Add: pagination support for issue requests (#140)

lwasser · web-flow · commit a76ba9765a8b · 2024-03-20T17:46:20.000-06:00
diff --git a/CHANGELOG.md b/CHANGELOG.md
@@ -12,6 +12,7 @@
 - Fix: Refactor all issue related GitHub methods to gh_client module (@lwasser, #125)
 - Add: support for partners and emeritus_editor in contributor model (@lwasser, #133)
 - Fix: Refactor all contributor GitHub related methods into gh_client module from contributors module (@lwasser, #125)

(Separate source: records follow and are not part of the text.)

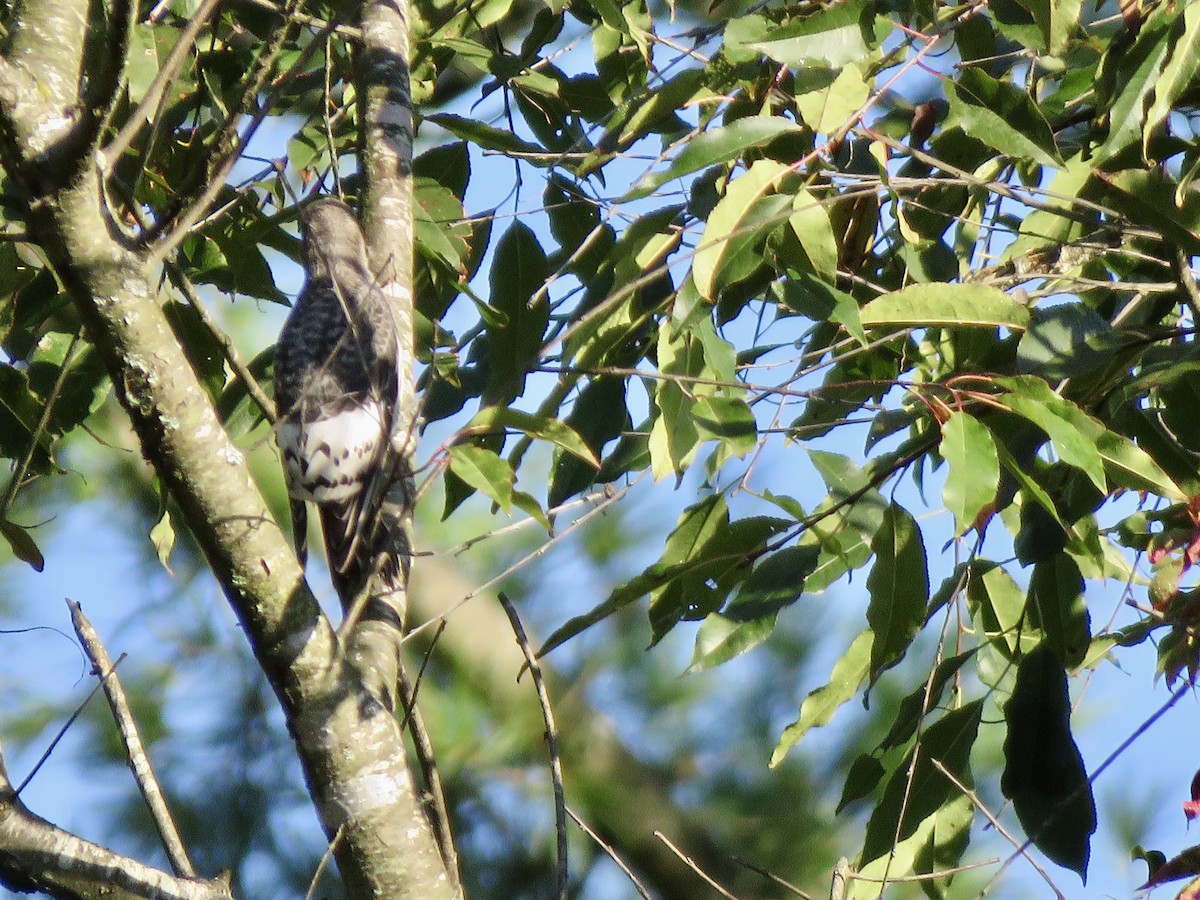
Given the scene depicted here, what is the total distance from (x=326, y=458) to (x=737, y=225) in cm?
115

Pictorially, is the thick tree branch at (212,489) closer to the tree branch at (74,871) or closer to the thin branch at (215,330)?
the tree branch at (74,871)

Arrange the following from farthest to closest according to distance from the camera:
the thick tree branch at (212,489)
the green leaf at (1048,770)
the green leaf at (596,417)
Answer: the green leaf at (596,417) → the green leaf at (1048,770) → the thick tree branch at (212,489)

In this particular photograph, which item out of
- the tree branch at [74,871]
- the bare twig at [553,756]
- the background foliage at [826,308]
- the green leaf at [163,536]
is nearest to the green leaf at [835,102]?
the background foliage at [826,308]

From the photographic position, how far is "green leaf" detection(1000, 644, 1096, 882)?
5.48 ft

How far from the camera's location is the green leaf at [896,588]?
170cm

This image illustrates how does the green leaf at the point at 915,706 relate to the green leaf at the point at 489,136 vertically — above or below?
below

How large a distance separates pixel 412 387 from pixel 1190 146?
3.56ft

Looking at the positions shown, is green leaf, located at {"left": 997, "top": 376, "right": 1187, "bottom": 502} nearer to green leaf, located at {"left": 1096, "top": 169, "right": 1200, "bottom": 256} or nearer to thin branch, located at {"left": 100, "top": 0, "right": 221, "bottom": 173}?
green leaf, located at {"left": 1096, "top": 169, "right": 1200, "bottom": 256}

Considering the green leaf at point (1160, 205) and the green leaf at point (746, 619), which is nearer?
the green leaf at point (1160, 205)

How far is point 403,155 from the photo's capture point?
1898 mm

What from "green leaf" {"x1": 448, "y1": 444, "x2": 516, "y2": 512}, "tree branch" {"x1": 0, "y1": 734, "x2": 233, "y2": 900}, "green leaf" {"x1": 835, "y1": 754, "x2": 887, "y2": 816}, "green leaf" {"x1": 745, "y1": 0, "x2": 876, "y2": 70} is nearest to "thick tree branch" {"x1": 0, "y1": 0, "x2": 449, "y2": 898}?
"tree branch" {"x1": 0, "y1": 734, "x2": 233, "y2": 900}

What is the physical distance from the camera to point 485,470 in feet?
4.50

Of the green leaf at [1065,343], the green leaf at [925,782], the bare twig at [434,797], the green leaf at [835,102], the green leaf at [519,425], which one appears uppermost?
the green leaf at [835,102]

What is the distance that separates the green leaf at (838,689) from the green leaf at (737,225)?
612 millimetres
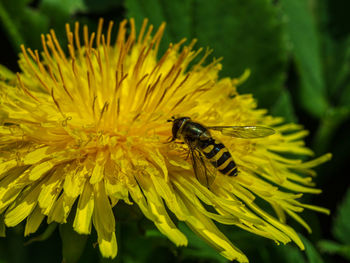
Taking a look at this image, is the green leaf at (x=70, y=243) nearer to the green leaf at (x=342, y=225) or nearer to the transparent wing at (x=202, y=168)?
the transparent wing at (x=202, y=168)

+- Fix: Add support for pagination in github issue requests  (@lwasser, #139)
 
 
 ## [v0.2.3] - 2024-02-29
diff --git a/src/pyosmeta/github_api.py b/src/pyosmeta/github_api.py
@@ -11,6 +11,7 @@
 
 import logging
 import os
+import time
 
 import requests
 from dataclasses import dataclass
@@ -80,28 +81,69 @@ def api_endpoint(self):
         )
         return url
 
+    def handle_rate_limit(self, response):
+        """
+        Handle rate limiting by waiting until the rate limit resets.
+
+        Parameters
+        ----------
+        response : requests.Response
+            The response object from the API request.
+
+        Notes
+        -----
+        This method checks the remaining rate limit in the response headers.
+        If the remaining requests are exhausted, it calculates the time
+        until the rate limit resets and sleeps accordingly.
+        """
+
+        if "X-RateLimit-Remaining" in response.headers:
+            remaining_requests = int(response.headers["X-RateLimit-Remaining"])
+            if remaining_requests <= 0:
+                reset_time = int(response.headers["X-RateLimit-Reset"])
+                sleep_time = max(reset_time - time.time(), 0) + 1
+                time.sleep(sleep_time)
+
     def return_response(self) -> list[dict[str, object]]:
         """
         Make a GET request to the Github API endpoint
         Deserialize json response to list of dicts.
 
+        Handles pagination as github has a REST api 100 request max.
+
         Returns
         -------
         list
             List of dict items each containing a review issue
         """
 
+        results = []
+        # This is computed as a property. Reassign here to support pagination
+        # and new urls for each page
+        api_endpoint_url = self.api_endpoint
         try:
-            response = requests.get(
-                self.api_endpoint,
-                headers={"Authorization": f"token {self.get_token()}"},
-            )
-            response.raise_for_status()
+            while True:
+                response = requests.get(
+                    api_endpoint_url,
+                    headers={"Authorization": f"token {self.get_token()}"},
+                )
+                response.raise_for_status()
+                results.extend(response.json())
+
+                # Check if there are more pages to fetch
+                if "next" in response.links:
+                    next_url = response.links["next"]["url"]
+                    api_endpoint_url = next_url
+                else:
+                    break
+
+                # Handle rate limiting
+                self.handle_rate_limit(response)
 
         except requests.HTTPError as exception:
             raise exception
 
-        return response.json()
+        return results
 
     def get_repo_meta(self, url: str) -> dict[str, Any] | None:
         """